論理的に同一の一連の処理だけど、実行ホストがコロコロ変わる場合、delegate_toを使うことで、ターゲットホストの切り替えのためのplayを区切ることなく、一つのplayで処理できます。

docs.ansible.com

delegate_toって

解説記事とか見ると「処理を実行するホストを移譲する」と書かれており、タスクを実行するノードを一時的に切り替える機能があることはわかるんですが、使いどころがよくわかってませんでした。

というのも、「play区切ってターゲットノード変えればいいし、、と思ってた」ので。。

delegate_toの使いどころ

よくあるパターンとして

  1. ターゲットノードAで秘密鍵・公開鍵キーペアを作成する
  2. ターゲットノードB,C,D,E,...に公開鍵を配布する

というのをAnsibleで実現しようとすると、ターゲットノード基準で考えると

  1. ターゲットノードA
    • キーペア作成
    • コントロールノードへ公開鍵コピー
  2. all
    • 公開鍵を配布

と、2つのターゲットノードで処理が行われるので、(delegate_toを使わないのであれば)playを分割する必要があります。

---
- hosts: target-a
  tasks:
  - openssh_keypair:
  - fetch:
- hosts: all
  tasks:
  - authorized_key:

こんな感じですね。 で、これ、playbookに全部書いてあれば、それほど見通しも悪くないしまぁ良いかなーという感じですが、roleに分割すると

---
- hosts: target-a
  roles:
  - create_ssh_keypair_by_targeta
- hosts: all
  roles:
  - authorized_key_to_target

こんな感じですね。
これみたいにroleが2つでplayも2分割ならまだ何とかなるけど、鍵作成にlocalhostだけ足したいとか、ターゲットの中で一部だけ追加のroleが必要になったとか、要件が追加されるたびにplayが増殖、roleも増加(=sshの鍵設定という 目的は一つなのにrole毎のディレクトリが増えて見通しが悪くなる )してしまいます。

やりたいことは「sshの鍵設定」という論理的に一つのことなので、出来ればplayからは「sshの鍵設定というrole」を一つ呼んで終わりにしたい、という発想です。
(呼んだroleから先が細分化されてるのはroleの内部実装的な話なのでplay的には気にしない、という考え)
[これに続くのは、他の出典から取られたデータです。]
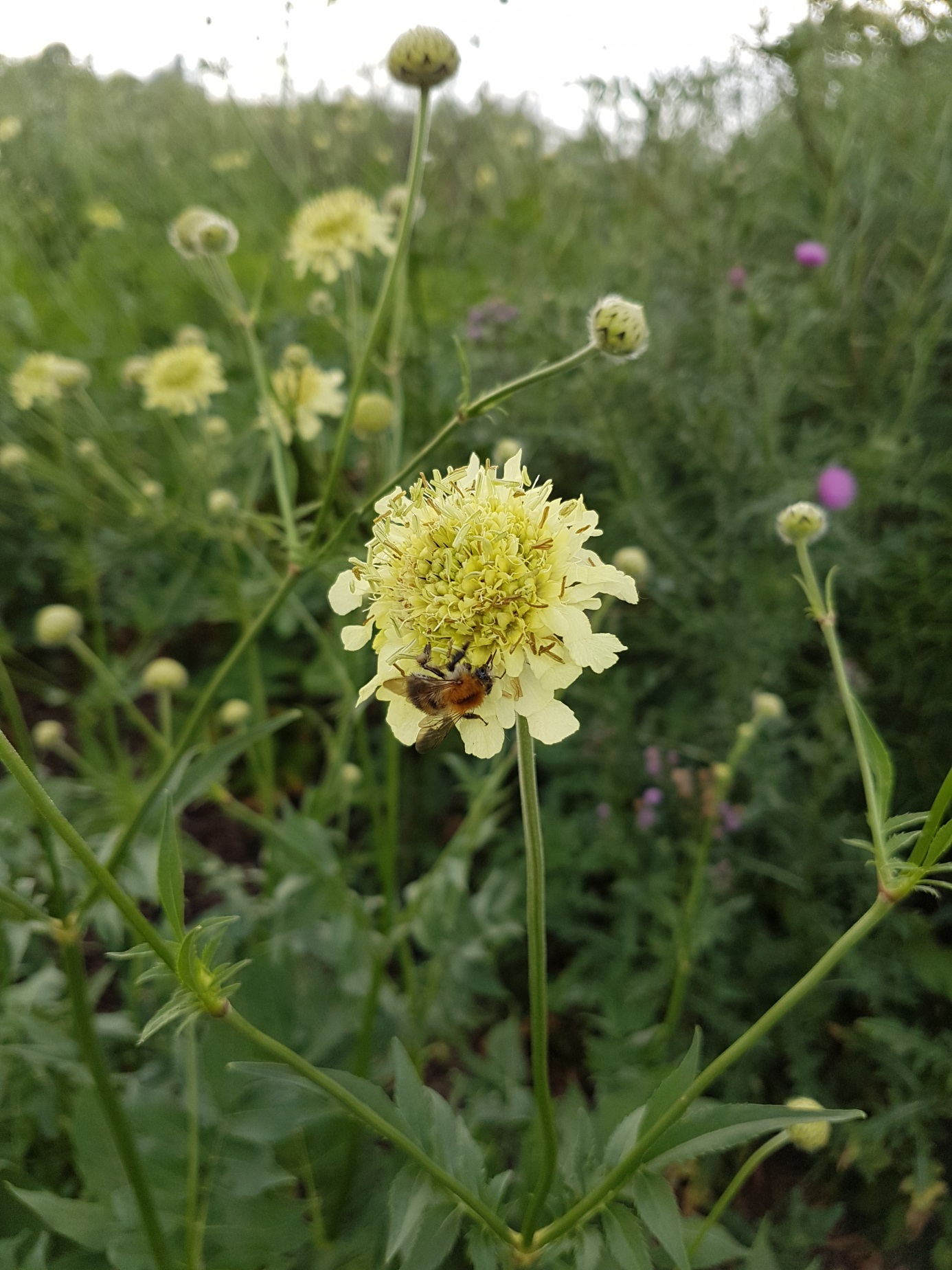Bienen-Schmetterlingsblumen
そこでdelegate_toの「ターゲットノードを一時的に切り替える」という機能を使えば、「sshの鍵設定」という1つのroleを作り、その中で要件に応じてターゲットノードを切り替えることができるので、全体の構成をスッキリさせることができます。

delegate_to おためし

単体で使用

inventory

[master]
master02 ansible_host=192.168.0.122

[worker]
worker03 ansible_host=192.168.0.127
worker04 ansible_host=192.168.0.128

role

- name: create directory for ssh keypair
  file:
    path: "{{ lookup('env','HOME') }}/.ssh/"
    state: directory
    mode: 0700
  delegate_to: localhost

これをターゲットノードallのplayから実行すると

TASK [configure_ssh : create directory for ssh keypair] ********
changed: [worker04 -> localhost]
ok: [worker03 -> localhost]
ok: [master02 -> localhost]

となります。

allのノード毎にtaskが実行されるけど実行ノードはlocalhostになってるので、allのノード数3回分が実行されている」状態。
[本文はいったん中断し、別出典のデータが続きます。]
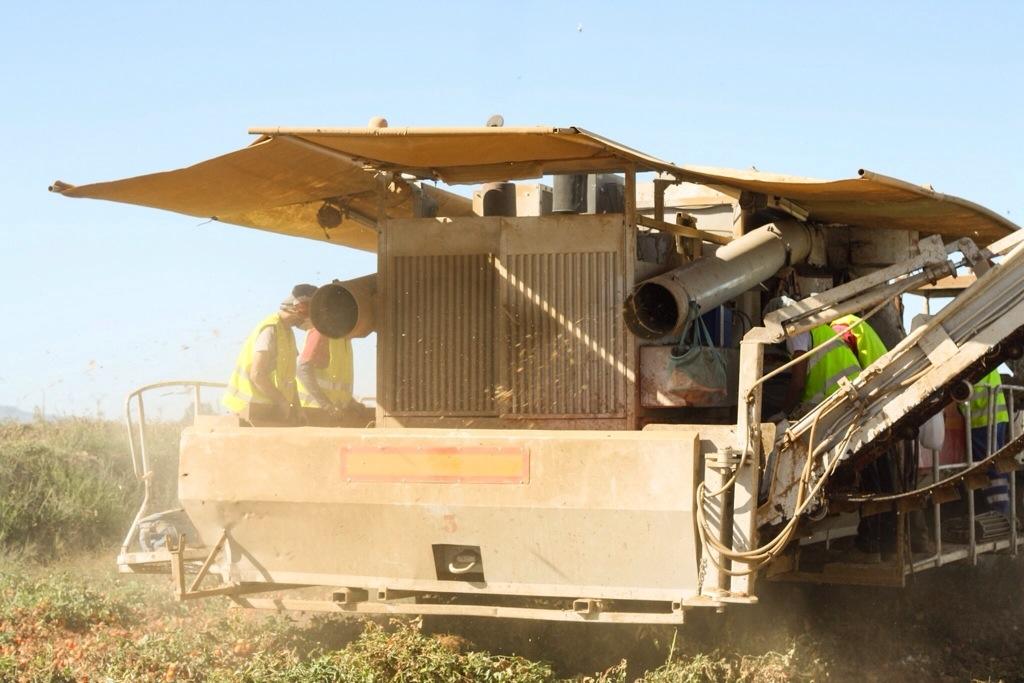 Knorr bæredygtighed Transa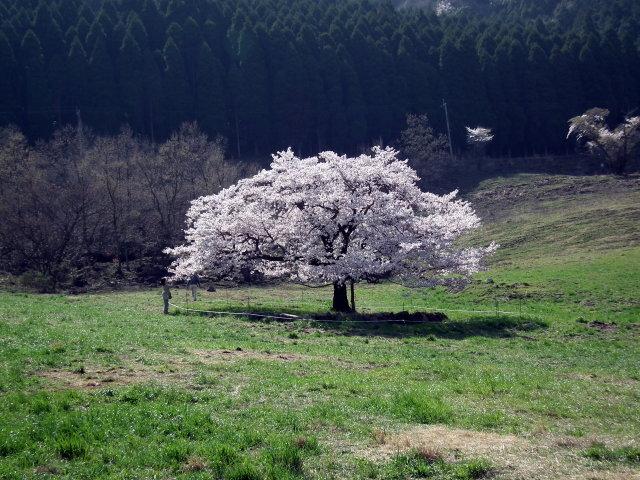 2011年4月12日阿蘇・・桜0281.JPG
Ansibleの冪等性によって2度目以降はok(変化なし)となってるけど、これはさすがに無駄が多いので、こういう時はrun_onceを使います。

run_once: trueと併用

- name: create directory for ssh keypair
  file:
    path: "{{ lookup('env','HOME') }}/.ssh/"
    state: directory
    mode: 0700
  delegate_to: localhost
  run_once: true

実行結果

TASK [configure_ssh : create directory for ssh keypair] *************
changed: [worker03 -> localhost]

これでallのノード数と関係なく、1回の実行になりました。

(余談: ターゲットノードの内1台で実行するならplayのhosts:hoge_groupnodes[0]で行けるからrun_onceっていつ使うんだろうと思ってたけど、なるほど、delegate_toと組み合わせてtask/role内で一時的に動作変更するときに使えば良かったんだな)

複数の実行ノードで動かしたい

上の例ではlocalhost1台で実行しましたが、特定ノードグループで実行したい場合はどうするか。

以下、ダメな例

- name: publickey copy to target-nodes
  authorized_key:
    user: "{{ ansible_env.USER }}"
    key: "{{ lookup('file', lookup('env', 'HOME') + '/.ssh/id_rsa.pub' )}}"
  delegate_to: worker

delegate_toにinventoryに定義してるノードグループ名workerを指定。
これを実行すると

TASK [configure_ssh : publickey copy to target-nodes] ************
fatal: [worker03]: UNREACHABLE! => changed=false 
  msg: 'Failed to connect to the host via ssh: ssh: Could not resolve hostname worker: Name or service not known'
  unreachable: true
fatal: [worker04]: UNREACHABLE! => changed=false 
  msg: 'Failed to connect to the host via ssh: ssh: Could not resolve hostname worker: Name or service not known'
  unreachable: true
fatal: [master02]: UNREACHABLE! => changed=false 
  msg: 'Failed to connect to the host via ssh: ssh: Could not resolve hostname worker: Name or service not known'
  unreachable: true

workerってホスト名無いよ、と怒られる。
つまりdelegate_toに指定するのはノードグループ名でなく、単にホスト名を指定する必要がある。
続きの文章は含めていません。